**Data provided:**

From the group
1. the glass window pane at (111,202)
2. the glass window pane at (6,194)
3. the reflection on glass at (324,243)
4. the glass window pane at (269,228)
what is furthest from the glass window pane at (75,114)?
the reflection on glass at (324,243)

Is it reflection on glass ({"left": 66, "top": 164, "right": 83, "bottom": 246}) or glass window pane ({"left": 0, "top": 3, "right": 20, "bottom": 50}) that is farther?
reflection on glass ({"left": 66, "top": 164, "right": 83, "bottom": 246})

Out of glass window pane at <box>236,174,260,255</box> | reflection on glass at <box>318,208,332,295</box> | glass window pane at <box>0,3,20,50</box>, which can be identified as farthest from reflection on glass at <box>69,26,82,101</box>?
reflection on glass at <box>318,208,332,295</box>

* * *

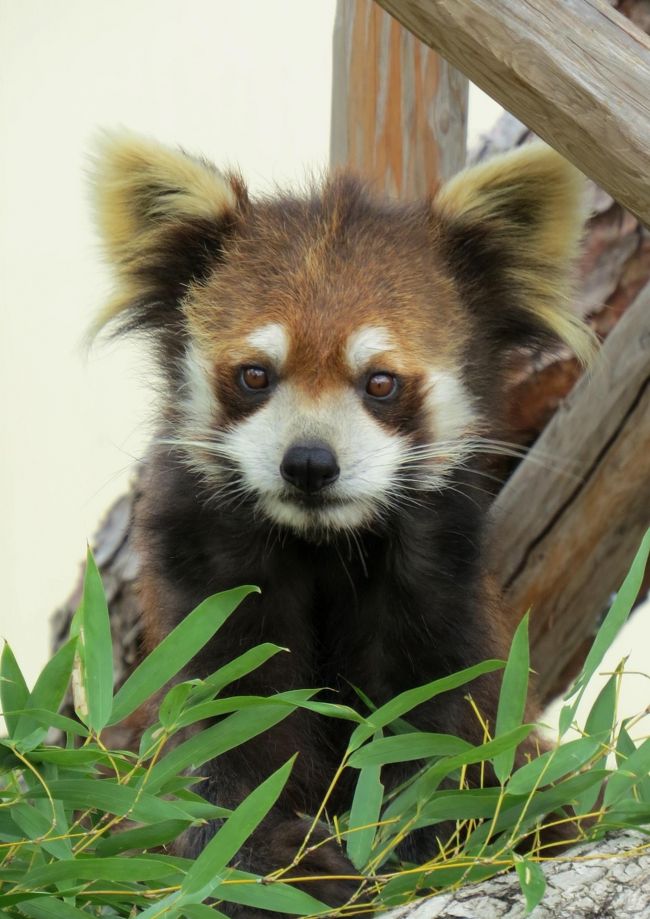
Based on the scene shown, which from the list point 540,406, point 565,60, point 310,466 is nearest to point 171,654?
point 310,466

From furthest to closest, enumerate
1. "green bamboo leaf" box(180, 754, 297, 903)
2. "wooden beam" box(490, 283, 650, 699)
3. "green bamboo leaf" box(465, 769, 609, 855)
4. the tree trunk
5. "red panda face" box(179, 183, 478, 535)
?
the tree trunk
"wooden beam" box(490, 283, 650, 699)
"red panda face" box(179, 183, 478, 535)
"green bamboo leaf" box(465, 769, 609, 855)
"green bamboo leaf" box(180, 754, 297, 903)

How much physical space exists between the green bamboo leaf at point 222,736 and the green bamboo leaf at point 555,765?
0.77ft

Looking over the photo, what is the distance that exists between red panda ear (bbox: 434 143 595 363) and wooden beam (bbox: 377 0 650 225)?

**Given problem:** Gather every line above that contains the word "furthest", and copy each of those lines in full.

**Result of the exercise:**
what is furthest from the glass window pane at (75,114)?
From furthest to closest, enumerate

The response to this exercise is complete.